数日振りに秘密の場所に顔を見せた彼女とまた一緒に練習をしたけど、以前とは違って少し内容が難しくなってきた。練習のレベル一段上げたからと笑って言われたけど、ちょっと付いて行くので精いっぱいなんですけど。
「当面の目標は試合に出ること。めざせレギュラー!」
一試合どころかレギュラーを要求された!
「最終目標は全国だけど、キミ下手っぴだからまずは武器を見つけないとね」
思いもしない最終目標を掲げられて固まっている俺をよそに、レシーブもまだまだだしスパイクは威力がしょぼいし…と思案を巡らせている姿を見て、ふと中学時代の彼女はこんな感じだったんじゃないかなと思った。下手っぴの俺をレギュラーにするために何をすればいいのか考えることを楽しんでいる。

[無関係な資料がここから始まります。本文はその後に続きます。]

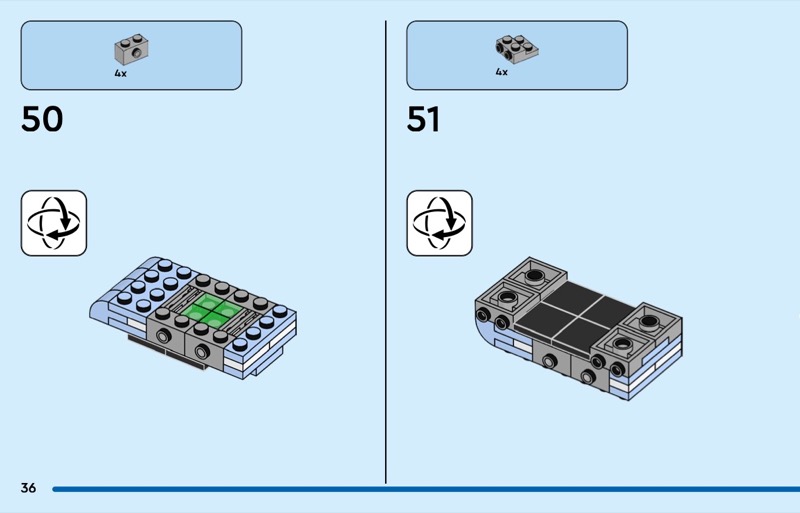 4x

50

4x

51

36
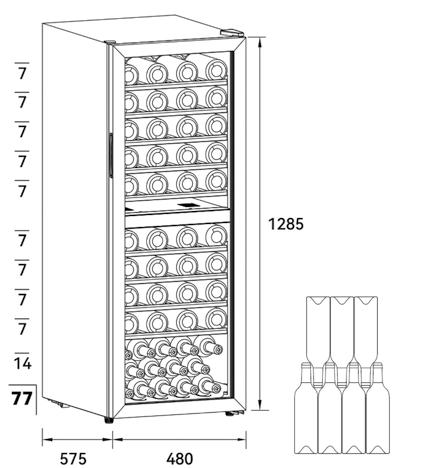 7
7
7
7
7
7
7
7
7
14
77
1285
575
480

アキラみたいな才能はないと思うけど、俺を一人前のプレーヤーにすることに楽しみを見出したのなら、それは俺にとってもラッキーなことで遠慮も謙遜も必要ない。全力で乗っかって最終目標を達成するまで走り続けるだけだ。
柄にもなく静かな闘志を燃やしていると「筋トレやロードワークも増やした方が良いね」ととてもとてもハードな練習メニューを提案してくれた。
「…これ全部するの?」
「うん、キミ下手っぴだからこれくらいしないとね」
当面の目標はこのメニューを完遂することだな…。